The Hive group over about three years received more than $100 million in ransom payments from 1 500 victims, causing disruptions around the world that affected responses to the Covid pandemic, among other attacks. The Justice Department said in a statement Thursday that one attack left a hospital forced to use analog methods to treat patients and unable to accept new patients.
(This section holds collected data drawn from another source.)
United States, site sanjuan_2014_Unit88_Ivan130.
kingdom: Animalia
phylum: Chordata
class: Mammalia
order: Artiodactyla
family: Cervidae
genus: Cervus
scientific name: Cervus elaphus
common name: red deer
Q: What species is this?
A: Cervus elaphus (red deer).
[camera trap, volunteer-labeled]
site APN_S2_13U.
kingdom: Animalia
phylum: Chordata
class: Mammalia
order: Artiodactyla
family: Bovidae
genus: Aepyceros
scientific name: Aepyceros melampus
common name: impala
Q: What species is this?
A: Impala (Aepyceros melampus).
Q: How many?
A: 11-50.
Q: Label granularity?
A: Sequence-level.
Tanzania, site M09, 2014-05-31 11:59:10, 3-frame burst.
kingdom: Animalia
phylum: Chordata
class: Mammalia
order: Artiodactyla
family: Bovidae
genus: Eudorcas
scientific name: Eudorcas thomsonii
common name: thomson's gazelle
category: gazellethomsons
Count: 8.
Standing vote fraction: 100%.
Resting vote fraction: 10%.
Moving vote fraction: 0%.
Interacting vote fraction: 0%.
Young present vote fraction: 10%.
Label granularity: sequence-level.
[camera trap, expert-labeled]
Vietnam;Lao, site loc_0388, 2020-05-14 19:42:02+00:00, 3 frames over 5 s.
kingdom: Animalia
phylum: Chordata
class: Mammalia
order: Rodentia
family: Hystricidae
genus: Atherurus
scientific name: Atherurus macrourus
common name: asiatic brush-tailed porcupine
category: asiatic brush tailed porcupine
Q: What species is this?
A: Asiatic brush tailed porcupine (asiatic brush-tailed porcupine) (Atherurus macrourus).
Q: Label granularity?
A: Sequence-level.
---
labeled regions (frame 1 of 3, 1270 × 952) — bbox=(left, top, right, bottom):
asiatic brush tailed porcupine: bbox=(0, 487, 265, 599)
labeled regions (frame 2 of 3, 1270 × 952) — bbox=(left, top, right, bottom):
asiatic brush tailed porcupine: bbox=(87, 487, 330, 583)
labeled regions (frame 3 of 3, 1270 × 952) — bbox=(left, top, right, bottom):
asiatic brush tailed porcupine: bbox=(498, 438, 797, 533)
Along with breaching organizations and demanding an extortion fee, Hive would broadcast stolen information, including patient data and employee information from victims, the FBI said last year. The technique represented a kind of double-extortion tactic that intruders increasingly use to step up the pressure on their victims to pay a fee, usually in Bitcoin.
The Hive hacking group was first observed in June 2021, according to the US.
Hive victims have included the Bank of Zambia, which last year said it declined to pay a ransom, as well as US health care providers and Indonesia’s state-backed oil and gas company.
Microsoft Corp. has released a security alert about the group, saying Hive has emerged as one of the most prevalent examples of the “ransomware as a service” model. That description applies to cybercriminal groups that lease access to their tools to separate partners, taking a cut of the proceeds after a successful digital extortion.